■ Texte retenu ■
------------------------------

Tranquille durant la première partie de la réunion, le cogneur étoile des Phillies tenait un bâton dans ses mains, assis sur une chaise.

Puis, visiblement exaspéré, il s’est levé. Il s’est dirigé vers le centre de la pièce, s’est mis nez à nez avec le commissaire, et lui a lancé :

« Si tu veux parler de ça, tu vas foutre le camp de notre clubhouse. »

Autrement dit, si tu veux parler de plafond salarial, dégage.

Un geste impensable dans n’importe quel autre sport.

Pour mettre cette scène en perspective, c’est comme si Connor McDavid, capitaine des Oilers d’Edmonton et visage incontesté de la LNH, disait à Gary Bettman :

« Va-t’en de notre vestiaire. »

L’impact serait monumental, immédiat, et possiblement irréversible. Or, dans le monde chaotique du baseball majeur, ce genre de confrontation, bien que rare, n’est pas inimaginable.

Car contrairement à la LNH, la NFL, la NBA et même la MLS, la MLB est le seul grand circuit nord-américain sans plafond salarial.

Et c’est exactement ça le cœur du conflit.

Les propriétaires veulent un plafond salarial. Les joueurs n’en veulent pas. C’est un vieux combat, qui a déjà mené à la pire crise de l’histoire du sport en 1994, lorsque la Série mondiale a été annulée à cause d’une grève des joueurs. 

Depuis, le statu quo règne : pas de plafond, mais une « taxe de luxe » qui pénalise les équipes qui dépassent un certain seuil de dépenses.

------------------------------

■ Consignes de l'exercice ■
D'après le texte sur le conflit salarial au baseball majeur, pourquoi une confrontation comme celle du cogneur des Phillies avec le commissaire n'est-elle pas inimaginable dans la MLB ? Répondez en une à trois phrases.

------------------------------

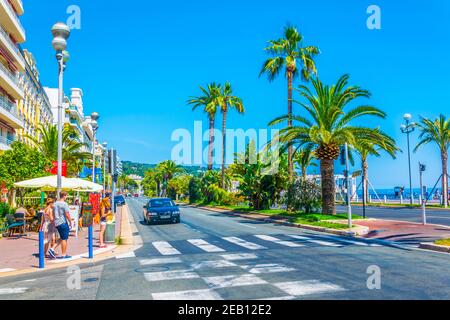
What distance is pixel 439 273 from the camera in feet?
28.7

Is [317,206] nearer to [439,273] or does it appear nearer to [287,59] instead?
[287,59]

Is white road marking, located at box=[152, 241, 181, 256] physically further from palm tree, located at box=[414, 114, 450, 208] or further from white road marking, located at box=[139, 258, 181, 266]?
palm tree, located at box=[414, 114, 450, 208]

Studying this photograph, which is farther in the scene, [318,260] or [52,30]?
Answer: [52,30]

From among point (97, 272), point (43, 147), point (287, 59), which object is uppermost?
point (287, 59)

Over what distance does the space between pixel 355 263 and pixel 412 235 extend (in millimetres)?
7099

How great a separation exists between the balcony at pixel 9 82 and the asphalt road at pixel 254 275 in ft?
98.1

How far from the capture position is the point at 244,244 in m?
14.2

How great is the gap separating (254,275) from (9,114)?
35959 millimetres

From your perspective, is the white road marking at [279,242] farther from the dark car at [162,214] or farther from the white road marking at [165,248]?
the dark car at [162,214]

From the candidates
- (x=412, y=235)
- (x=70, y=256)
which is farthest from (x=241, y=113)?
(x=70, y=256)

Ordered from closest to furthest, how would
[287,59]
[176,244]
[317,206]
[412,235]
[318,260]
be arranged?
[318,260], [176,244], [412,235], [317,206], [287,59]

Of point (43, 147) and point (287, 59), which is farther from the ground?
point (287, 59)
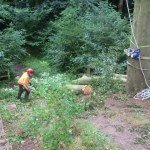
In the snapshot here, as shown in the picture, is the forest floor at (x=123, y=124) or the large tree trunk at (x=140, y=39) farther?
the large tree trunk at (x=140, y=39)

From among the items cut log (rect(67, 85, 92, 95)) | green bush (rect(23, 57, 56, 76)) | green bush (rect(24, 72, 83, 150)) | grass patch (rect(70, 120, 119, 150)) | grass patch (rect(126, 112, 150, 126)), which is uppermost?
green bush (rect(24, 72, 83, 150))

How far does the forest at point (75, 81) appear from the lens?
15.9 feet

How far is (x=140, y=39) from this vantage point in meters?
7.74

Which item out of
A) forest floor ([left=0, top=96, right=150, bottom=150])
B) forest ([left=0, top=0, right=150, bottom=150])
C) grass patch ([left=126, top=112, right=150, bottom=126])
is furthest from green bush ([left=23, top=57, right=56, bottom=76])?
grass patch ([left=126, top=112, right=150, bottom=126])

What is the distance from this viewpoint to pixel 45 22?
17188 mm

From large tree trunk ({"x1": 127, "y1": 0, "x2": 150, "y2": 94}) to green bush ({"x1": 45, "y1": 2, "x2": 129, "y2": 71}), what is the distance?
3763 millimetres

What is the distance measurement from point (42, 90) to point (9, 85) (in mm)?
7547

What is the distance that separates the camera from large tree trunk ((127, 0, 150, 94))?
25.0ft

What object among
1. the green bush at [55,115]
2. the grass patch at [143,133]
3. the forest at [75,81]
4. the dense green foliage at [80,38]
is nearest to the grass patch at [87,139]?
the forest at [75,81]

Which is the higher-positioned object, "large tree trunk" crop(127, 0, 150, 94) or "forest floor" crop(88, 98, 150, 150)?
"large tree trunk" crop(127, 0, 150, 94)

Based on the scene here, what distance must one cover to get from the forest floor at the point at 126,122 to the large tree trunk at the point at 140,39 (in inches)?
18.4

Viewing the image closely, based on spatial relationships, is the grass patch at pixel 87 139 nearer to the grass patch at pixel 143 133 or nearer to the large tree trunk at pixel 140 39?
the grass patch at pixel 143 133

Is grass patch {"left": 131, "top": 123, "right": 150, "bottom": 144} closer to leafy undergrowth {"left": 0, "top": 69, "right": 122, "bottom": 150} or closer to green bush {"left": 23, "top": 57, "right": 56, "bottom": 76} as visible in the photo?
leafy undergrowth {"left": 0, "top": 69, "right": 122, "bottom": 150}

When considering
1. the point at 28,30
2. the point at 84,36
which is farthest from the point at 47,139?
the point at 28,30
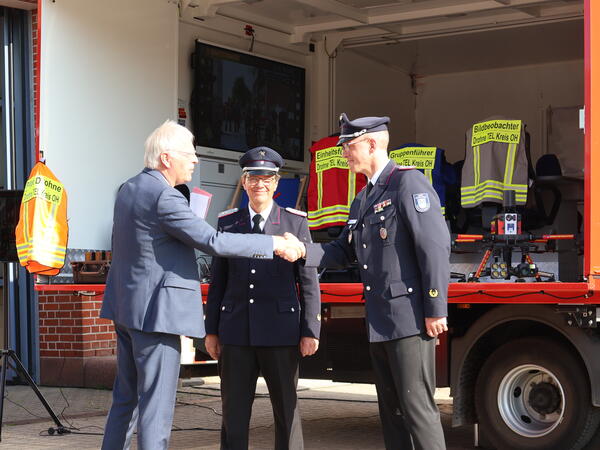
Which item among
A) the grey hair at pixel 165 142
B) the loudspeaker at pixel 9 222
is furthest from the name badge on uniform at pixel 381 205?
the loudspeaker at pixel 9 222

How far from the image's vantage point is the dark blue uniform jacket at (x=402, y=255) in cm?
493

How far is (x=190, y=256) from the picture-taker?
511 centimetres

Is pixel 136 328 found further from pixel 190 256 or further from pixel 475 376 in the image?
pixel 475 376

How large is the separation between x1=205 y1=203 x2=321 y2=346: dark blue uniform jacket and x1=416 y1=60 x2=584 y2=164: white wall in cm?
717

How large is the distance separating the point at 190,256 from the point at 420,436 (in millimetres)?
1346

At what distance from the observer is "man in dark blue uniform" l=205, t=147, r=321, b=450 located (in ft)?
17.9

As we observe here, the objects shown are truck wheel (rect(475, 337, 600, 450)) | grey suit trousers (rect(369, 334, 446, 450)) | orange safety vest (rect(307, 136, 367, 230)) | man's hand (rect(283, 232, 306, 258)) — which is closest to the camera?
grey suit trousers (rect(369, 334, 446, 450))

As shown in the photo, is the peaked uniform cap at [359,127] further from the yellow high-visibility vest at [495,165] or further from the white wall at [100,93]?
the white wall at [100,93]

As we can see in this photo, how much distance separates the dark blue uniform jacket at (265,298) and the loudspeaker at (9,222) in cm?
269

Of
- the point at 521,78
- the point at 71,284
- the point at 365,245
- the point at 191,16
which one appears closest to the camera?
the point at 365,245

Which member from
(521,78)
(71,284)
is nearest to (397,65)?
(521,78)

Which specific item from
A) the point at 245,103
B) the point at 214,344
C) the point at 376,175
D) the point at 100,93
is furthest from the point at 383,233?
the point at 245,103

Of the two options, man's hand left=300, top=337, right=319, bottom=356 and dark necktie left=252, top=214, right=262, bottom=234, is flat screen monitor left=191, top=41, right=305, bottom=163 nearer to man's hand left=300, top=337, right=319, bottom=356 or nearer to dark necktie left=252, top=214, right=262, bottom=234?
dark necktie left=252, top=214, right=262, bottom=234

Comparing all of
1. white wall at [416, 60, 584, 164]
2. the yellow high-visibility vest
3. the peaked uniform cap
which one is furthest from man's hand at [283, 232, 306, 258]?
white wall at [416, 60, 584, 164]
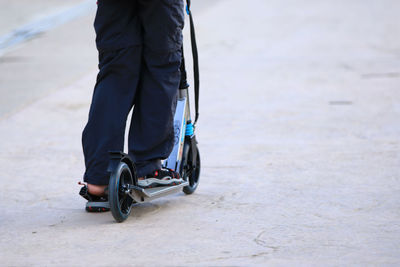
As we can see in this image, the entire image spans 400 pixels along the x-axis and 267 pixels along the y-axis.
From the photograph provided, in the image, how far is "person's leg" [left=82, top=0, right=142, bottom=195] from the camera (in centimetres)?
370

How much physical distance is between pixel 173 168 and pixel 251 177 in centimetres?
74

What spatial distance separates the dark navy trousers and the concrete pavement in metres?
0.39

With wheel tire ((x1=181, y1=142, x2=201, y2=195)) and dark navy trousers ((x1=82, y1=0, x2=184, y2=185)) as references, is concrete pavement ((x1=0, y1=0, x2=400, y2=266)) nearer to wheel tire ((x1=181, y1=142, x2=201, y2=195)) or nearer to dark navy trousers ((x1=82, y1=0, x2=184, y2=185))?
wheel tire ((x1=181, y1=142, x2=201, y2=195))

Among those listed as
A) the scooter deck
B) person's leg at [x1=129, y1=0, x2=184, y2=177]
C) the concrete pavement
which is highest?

------------------------------

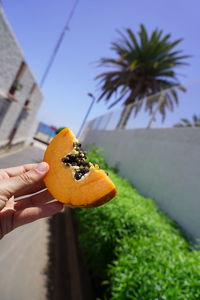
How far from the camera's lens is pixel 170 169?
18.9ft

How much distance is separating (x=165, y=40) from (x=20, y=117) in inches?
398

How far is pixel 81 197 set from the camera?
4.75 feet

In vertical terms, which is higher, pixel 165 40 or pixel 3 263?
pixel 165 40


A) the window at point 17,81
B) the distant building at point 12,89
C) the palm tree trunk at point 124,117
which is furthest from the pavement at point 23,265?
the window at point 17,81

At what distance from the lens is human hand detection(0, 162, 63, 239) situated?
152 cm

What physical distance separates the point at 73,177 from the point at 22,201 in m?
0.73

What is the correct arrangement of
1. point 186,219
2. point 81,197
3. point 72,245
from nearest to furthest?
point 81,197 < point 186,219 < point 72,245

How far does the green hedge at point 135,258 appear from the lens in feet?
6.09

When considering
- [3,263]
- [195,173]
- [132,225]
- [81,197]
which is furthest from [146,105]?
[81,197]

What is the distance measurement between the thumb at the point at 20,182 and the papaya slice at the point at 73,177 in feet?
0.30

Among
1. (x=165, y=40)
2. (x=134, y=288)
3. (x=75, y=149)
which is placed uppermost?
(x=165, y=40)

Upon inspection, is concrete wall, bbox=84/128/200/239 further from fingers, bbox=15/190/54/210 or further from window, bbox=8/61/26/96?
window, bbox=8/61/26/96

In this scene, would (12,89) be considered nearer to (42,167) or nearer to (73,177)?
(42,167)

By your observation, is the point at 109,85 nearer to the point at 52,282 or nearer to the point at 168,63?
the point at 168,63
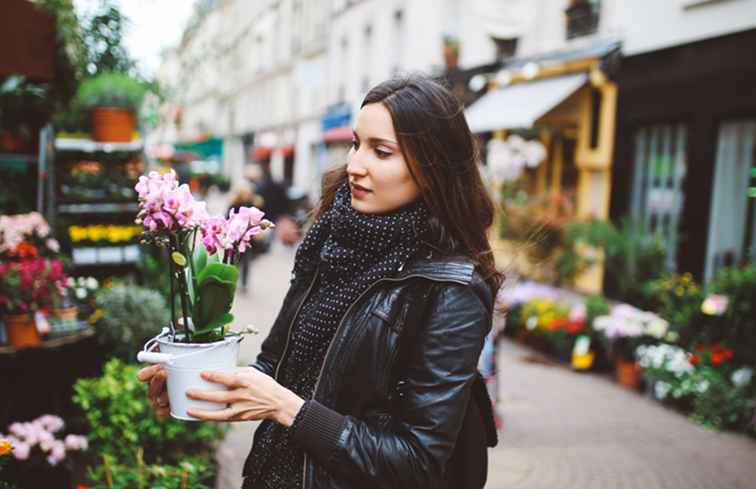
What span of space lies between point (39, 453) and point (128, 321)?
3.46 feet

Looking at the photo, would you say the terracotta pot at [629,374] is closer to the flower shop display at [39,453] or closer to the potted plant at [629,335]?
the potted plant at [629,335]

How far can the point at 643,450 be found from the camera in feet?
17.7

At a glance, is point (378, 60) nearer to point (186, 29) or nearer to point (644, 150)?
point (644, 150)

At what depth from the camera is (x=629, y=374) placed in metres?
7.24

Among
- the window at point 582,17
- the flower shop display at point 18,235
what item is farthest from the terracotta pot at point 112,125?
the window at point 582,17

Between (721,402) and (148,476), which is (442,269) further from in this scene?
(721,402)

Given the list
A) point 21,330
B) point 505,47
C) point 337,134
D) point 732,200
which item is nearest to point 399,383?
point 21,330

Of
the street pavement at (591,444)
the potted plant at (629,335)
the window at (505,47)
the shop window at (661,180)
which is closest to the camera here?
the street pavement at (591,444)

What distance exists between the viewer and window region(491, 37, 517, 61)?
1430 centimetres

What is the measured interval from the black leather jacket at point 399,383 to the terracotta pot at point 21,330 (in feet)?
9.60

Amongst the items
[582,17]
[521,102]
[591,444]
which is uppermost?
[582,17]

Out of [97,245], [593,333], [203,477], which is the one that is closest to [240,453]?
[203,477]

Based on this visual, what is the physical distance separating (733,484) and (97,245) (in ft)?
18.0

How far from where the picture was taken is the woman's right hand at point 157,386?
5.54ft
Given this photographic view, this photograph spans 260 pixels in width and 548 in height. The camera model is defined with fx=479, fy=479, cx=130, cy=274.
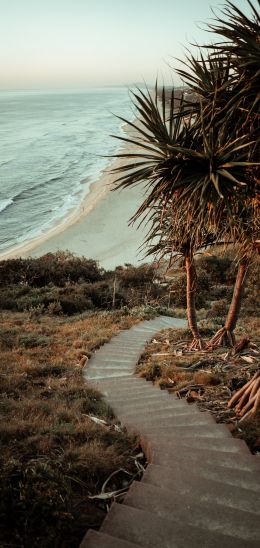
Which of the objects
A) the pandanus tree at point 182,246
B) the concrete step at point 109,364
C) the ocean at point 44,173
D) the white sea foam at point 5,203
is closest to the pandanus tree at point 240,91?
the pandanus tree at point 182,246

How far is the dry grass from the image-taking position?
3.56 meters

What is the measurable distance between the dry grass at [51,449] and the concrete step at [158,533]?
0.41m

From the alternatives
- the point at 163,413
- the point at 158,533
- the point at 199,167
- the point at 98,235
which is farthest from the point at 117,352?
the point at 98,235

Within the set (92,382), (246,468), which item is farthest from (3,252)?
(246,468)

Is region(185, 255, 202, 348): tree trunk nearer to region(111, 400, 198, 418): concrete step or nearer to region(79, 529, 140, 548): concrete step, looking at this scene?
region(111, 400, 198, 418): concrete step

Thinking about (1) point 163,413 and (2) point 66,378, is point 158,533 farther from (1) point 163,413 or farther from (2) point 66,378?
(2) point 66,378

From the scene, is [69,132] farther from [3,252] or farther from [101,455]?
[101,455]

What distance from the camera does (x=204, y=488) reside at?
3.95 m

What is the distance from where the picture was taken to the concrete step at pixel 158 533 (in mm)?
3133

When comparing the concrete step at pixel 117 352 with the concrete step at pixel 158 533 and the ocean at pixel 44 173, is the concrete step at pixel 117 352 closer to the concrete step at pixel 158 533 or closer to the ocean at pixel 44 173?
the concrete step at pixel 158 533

------------------------------

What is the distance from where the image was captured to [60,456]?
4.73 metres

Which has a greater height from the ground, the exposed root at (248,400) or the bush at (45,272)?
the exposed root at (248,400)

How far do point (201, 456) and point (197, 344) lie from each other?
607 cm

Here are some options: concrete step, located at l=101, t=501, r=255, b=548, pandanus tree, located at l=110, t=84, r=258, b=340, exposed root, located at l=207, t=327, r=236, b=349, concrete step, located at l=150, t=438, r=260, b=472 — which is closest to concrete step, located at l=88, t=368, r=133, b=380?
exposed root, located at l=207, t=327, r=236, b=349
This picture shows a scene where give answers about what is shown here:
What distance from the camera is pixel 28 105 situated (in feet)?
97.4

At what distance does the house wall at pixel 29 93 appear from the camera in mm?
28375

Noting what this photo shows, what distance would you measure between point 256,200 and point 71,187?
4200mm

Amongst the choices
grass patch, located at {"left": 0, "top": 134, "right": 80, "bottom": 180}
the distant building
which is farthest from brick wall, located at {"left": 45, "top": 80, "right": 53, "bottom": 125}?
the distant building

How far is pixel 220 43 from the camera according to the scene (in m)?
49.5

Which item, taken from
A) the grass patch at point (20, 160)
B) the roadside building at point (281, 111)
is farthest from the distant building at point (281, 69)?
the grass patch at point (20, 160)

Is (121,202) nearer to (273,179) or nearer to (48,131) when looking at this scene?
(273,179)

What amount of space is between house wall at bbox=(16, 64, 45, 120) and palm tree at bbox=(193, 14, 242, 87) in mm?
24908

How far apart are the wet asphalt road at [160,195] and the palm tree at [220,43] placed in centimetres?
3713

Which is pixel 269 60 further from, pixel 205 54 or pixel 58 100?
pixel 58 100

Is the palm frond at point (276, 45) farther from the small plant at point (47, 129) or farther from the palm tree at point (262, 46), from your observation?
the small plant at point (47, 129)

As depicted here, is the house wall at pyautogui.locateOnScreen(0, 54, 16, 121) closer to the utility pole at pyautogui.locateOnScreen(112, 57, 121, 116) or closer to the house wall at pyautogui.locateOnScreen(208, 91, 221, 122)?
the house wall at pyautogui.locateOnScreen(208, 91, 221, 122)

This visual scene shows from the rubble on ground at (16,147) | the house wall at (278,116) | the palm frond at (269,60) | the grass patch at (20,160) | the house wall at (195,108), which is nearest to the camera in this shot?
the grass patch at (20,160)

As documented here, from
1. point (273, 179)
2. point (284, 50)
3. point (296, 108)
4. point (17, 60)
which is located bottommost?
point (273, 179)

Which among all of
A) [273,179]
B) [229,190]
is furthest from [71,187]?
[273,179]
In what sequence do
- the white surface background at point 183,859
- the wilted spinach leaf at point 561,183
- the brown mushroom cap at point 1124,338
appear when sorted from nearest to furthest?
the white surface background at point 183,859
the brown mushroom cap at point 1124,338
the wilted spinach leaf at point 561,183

------------------------------

■ Résultat de l'exercice ■
Une telle confrontation n'y est pas inimaginable parce que la MLB est le seul grand circuit nord-américain sans plafond salarial, contrairement à la LNH, à la NFL, à la NBA et à la MLS. Les propriétaires veulent en instaurer un et les joueurs s'y opposent, ce qui constitue le cœur du conflit.